Monday, July 03, 2006

yeah, that seems about right.


As I stare down the last six weeks of my 34th year, it appears that this particular year has made me old. That seems about right. I feel old and my hair has decided to go along with this feeling by turning grey. Perfect. I find myself scouring the crown of my head in the rear view mirror at stop lights. Could that one maybe, possibly be blond? Do they just sprout fully-formed overnight, during the course of a staff meeting at work or as I'm looking at our bank statement or talking to my mom on the phone?
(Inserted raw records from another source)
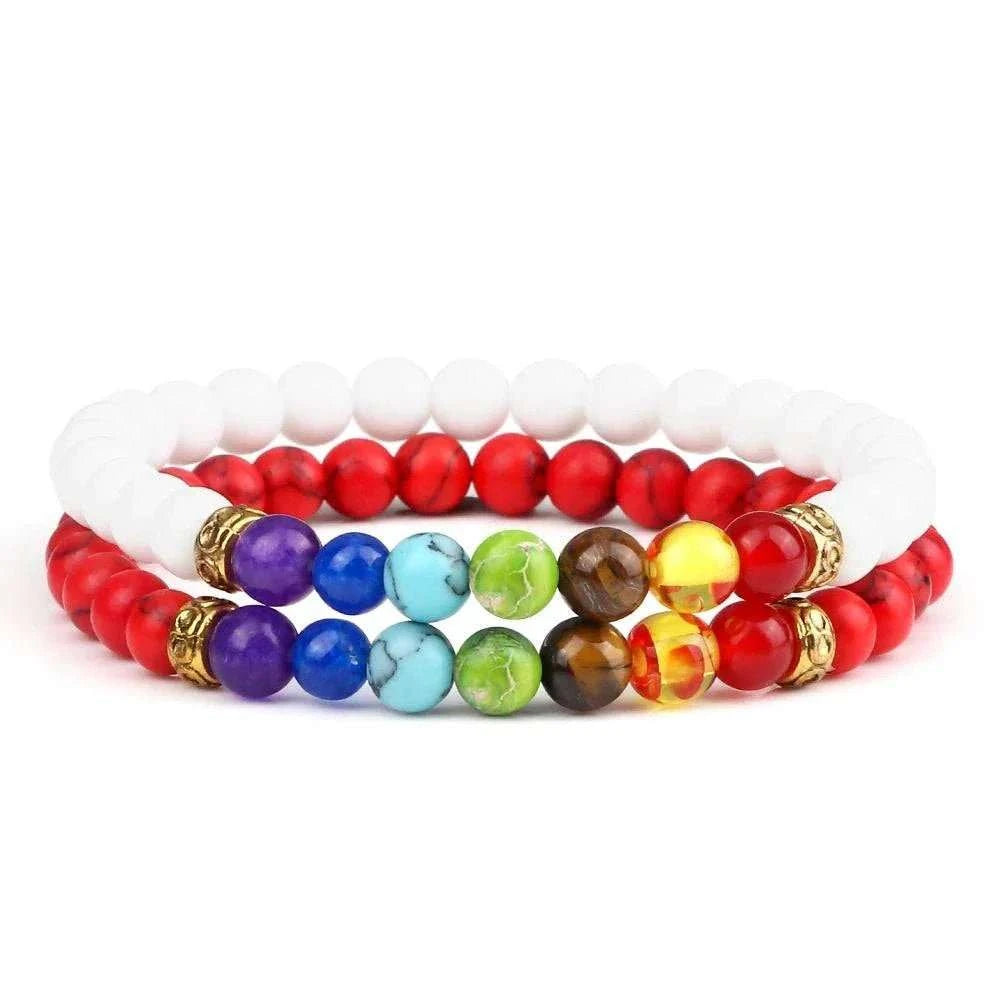 2Pcs/set 30+ Different Styles Chakra Bracelet For Women and Men Balance Bracelet - MarketDomez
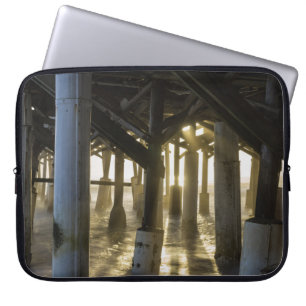 Golden Light Shines Through Laptop Sleeve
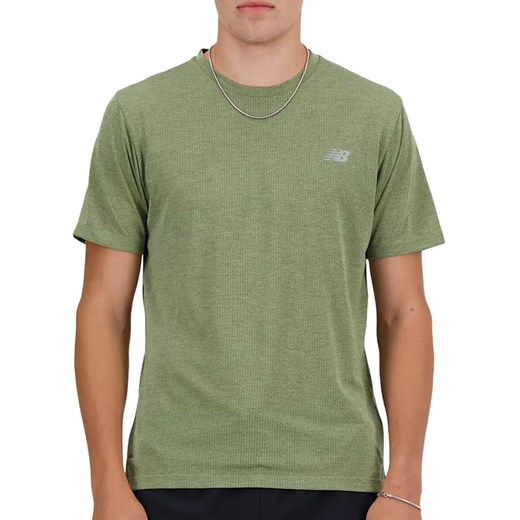 Koszulka New Balance MT41253DEK - zielona ze sklepu streetstyle24.pl w kategorii T-shirty męskie - zdjęcie 173293543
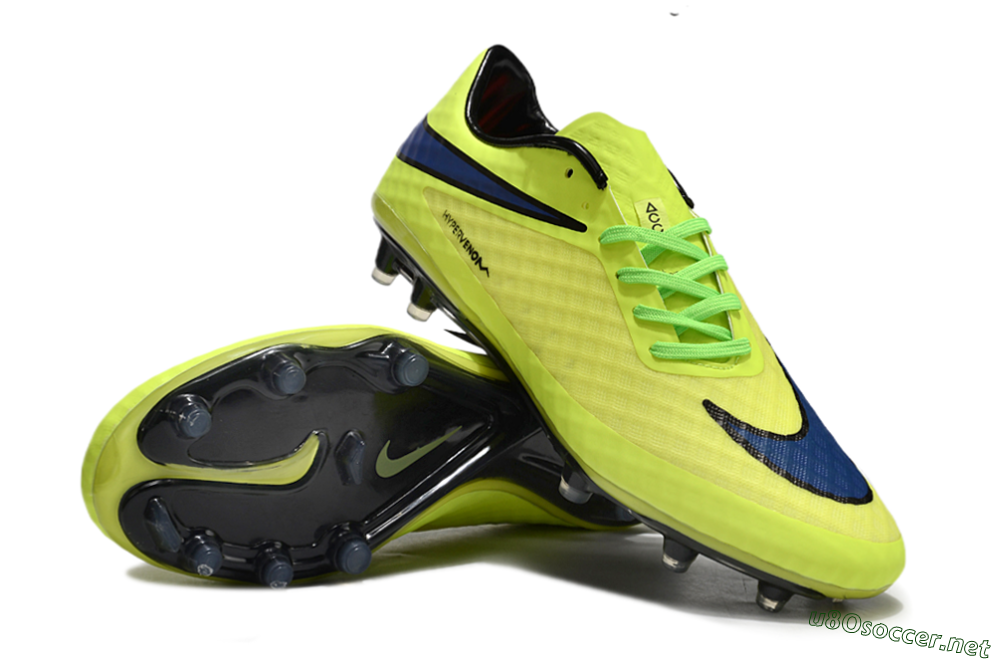 Men's Nike Hypervenom Phantom FG Football Boots - Yellow/Blue/Black 3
I should admit, I've always liked my hair and taken some secret pride in the ease of our relationship. It's just your basic brown, straight hair, but its always been very cooperative. It lets me do my thing, and in turn, I treat it well. I give it ridiculously overpriced shampoo and hair products, and with the exception of that regrettable perm right before leaving for college, we've always managed just fine. But now its turned on me. Gone are the days of impulsively getting color or high/lowlights for fun, on a whim, in a sleek and stylish salon. I'm now going to be one of those crazy moms who locks herself in the bathroom every sixth Saturday to home dye her hair.

Is this truly what its come to? And more importantly, why does it make me want to cry? I don't consider myself vain, but I now have one more mandatory beauty ritual to add to an ever growing list. Along with waxing, plucking, moisturizing, hydrating, etc. I need to add dying my hair when on most days I'm thrilled to shower before I leave the house in the morning.